A modern social historian, if questioned on point four, would probably suggest that the animal known as native British puritanism is very nearly dead, snuffed out to the point of extinction not so much by the events of the 1960s, which only happened in a few square miles of central London, but the events of the 1960s and 1970s, when the age of Aquarius, fais ce que voudras, and having a jolly good time, began to have an impact on the population at large. Alwyn W Turner's excellent A Classless Society: Britain in the 1990s, published this week, is, for example, set in a sea of hedonism, where the idea that it might be a sound notion to deny yourself things every now and again seems as out of date as Norman Tebbit's view of sexuality.
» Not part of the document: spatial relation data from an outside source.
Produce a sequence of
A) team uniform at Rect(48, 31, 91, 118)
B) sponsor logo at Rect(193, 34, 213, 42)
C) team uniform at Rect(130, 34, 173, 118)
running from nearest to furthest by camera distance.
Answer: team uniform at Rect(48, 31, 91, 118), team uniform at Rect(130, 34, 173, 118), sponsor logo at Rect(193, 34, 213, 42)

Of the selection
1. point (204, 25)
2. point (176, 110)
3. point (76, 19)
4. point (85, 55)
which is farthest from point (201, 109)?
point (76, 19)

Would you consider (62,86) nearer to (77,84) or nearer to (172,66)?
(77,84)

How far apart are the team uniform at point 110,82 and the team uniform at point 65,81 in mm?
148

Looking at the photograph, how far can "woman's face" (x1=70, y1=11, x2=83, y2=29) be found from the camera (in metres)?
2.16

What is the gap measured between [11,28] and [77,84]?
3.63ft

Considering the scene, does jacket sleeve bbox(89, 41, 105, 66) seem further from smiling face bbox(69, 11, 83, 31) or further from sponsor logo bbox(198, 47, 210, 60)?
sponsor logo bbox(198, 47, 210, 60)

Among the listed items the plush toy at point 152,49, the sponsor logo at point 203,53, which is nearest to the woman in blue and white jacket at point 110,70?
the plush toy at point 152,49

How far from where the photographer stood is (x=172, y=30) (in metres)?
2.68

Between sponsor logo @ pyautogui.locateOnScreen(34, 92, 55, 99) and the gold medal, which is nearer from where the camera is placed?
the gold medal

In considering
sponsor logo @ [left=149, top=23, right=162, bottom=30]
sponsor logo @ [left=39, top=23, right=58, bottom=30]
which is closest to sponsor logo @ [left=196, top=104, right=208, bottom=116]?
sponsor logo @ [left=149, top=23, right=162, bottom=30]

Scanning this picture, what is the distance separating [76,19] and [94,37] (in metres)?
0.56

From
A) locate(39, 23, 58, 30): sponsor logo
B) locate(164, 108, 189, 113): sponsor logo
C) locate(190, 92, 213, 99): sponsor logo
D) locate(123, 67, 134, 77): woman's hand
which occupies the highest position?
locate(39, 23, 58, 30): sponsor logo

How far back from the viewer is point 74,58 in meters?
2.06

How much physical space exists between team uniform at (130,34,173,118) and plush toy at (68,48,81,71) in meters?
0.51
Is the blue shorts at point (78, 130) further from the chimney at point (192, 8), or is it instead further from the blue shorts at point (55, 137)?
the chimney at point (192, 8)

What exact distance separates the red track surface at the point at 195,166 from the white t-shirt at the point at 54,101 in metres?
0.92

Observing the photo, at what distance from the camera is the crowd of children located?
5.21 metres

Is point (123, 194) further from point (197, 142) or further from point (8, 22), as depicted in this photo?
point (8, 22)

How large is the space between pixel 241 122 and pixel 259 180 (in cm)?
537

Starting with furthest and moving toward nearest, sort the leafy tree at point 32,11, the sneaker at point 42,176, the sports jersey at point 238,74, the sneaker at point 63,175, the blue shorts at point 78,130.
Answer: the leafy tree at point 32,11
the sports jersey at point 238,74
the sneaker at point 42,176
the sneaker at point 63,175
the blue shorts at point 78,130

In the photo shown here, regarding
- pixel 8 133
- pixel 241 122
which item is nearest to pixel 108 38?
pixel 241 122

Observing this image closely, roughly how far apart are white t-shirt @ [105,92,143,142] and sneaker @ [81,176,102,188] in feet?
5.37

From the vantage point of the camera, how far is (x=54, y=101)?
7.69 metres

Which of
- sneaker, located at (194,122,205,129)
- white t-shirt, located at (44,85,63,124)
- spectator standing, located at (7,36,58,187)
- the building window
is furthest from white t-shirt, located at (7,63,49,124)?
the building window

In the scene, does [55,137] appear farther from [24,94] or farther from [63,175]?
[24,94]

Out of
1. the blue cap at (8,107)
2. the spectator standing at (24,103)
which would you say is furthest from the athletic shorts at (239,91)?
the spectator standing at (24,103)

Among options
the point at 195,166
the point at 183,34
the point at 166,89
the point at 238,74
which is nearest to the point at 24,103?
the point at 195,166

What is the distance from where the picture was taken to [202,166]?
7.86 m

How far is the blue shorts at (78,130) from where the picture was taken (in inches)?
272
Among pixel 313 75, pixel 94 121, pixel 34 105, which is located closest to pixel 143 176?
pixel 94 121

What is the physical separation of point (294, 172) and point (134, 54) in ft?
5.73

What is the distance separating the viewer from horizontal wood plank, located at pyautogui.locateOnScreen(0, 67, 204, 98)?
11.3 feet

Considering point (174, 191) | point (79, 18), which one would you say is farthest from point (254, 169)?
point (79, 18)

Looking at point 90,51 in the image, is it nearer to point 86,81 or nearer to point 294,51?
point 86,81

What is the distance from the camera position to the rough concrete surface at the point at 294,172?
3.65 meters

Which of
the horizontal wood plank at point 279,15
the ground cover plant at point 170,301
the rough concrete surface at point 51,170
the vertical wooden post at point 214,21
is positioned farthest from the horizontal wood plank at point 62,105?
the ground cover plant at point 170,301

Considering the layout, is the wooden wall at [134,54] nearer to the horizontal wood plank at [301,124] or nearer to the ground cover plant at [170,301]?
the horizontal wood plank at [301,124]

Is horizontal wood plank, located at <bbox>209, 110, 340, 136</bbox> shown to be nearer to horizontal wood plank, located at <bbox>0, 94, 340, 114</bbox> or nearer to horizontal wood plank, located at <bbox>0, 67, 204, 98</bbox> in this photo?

But that social historian would be wrong, for what might be called the Malvolio Tendency in British life ("Fool! Dost thou think that because thou art virtuous there shall be no more cakes and ale?"), honed by the Reformation, given a whole new social dimension by 18th- and 19th-century nonconformity, never really went away: it merely disguised itself and took on new identities in the environmental movement and left-wing politics, to the point where even now, despite half a century of double-glazing, loft insulation and patio heating, there are still millions of people whose attitude to life is built on the paradoxical certainty that the greatest pleasure in existence is denying yourself pleasure.

As to the question of where modern – as opposed to Tudor or Victorian – puritanism might hail from, a good place to start is the Second World War, although a distinction ought to be made between combatants and people who experienced the privations of the Home Front. My father, who spent five years in the RAF, had a seize-the- day attitude to life's pleasures. Offered a meal, he would immediately accept, even if the previous meal had been eaten an hour ago, on the grounds that back in 1941 you never quite knew where the next one would be coming from.

My mother, alternatively, whose pre-teenage years were dominated by meat-free Woolton pies and raspberry jam made out of flavoured turnip, with wooden pips, had the proper frugal view of household economy and was never so happy as when deciding that the Sunday joint might do for three meals instead of two.

All this had a dramatic effect on me, their eldest son, who grew up with the curious idea that a little of what you fancy would probably do you irretrievable harm. In my first job in London, where one of my principal duties involved being taken out to lunch in carvery restaurants by avuncular print salesmen, it took me two years to get beyond ordering the chicken, invariably the cheapest dish on the menu. Even now it is a struggle to open the second can of Guinness, in the surefire, puritan certainty that it cannot taste as good as the first.

And so the 21st-century landscape is still awash with people who examine what they very soon diagnose as the wastefulness and profusion of modern consumer society, its superfluous "choices" and pointless technological garnishes, with an unmitigated sense of horror. They know that enjoying yourself won't do any good in the long run, that pleasures will have to be paid for, that God – or someone – will have his revenge in the end, and the thought of conducting risky geological experiments in the hope of turning up something as trivial and unnecessary as shale gas fills them with despair.

It scarcely seems necessary to add that I am a terrible hypocrite and that if I didn't have a heater to warm my study first thing on a December morning I should sulk until lunch-time. But the political – let alone the moral – implications of this residual puritan strain on our national life are rather ominous. For about the past 60 years, certainly since the end of the Attlee government, British politics has been fuelled solely by materialism, the belief that the path to human happiness consists of more money, bigger houses and unlimited consumer goods, and that moral worth rests on the size of one's pay packet. At some point in the medium-term future, probably when the oil begins to run out, there may very well emerge a political party to whom materialism is much less important (I don't mean the Greens), and if that happens, the fat really will be in the fire.